The World Economic Forum is committed to strengthening the link between the climate and nature agendas. Its community of Champions for Nature is promoting an integrated land and oceans management to deliver a resilient economy and equitable society. The Forum’s Nature Action Agenda also recently launched two initiatives that are promoting net-zero, nature-positive transformations in the urban and food systems, which are top drivers of GHG Emissions and Biodiversity Loss: 100 Million Farmers and BiodiverCities by 2030.
If we continue to address climate change and biodiversity loss separately, we will continue to take 1 step forward and 2 steps back.
Nature is an important ally in the fight against climate change, and addressing nature loss together with climate change offers wide benefits for businesses and jobs as we face further environmental, economic and health shocks.

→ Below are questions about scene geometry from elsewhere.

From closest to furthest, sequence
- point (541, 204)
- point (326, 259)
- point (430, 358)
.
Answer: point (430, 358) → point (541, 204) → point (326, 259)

Net-zero, nature-positive economies not only would reduce the likelihood of future pandemics but also safeguard against future crises.
Awareness of the dangers of climate change has never been higher, and since the start of the pandemic, which found people locked up indoors, people have yearned for and connected with nature as never before. Let us not forget these lessons and ensure that we urgently opt for solutions to global challenges that learn from the complex harmony of the natural world, rather than simplifying it to unsustainable outcomes. While the integration of climate change and nature in policymaking and business strategy is not where it should be, the message is clear: The longevity of our societies and economies depends on it.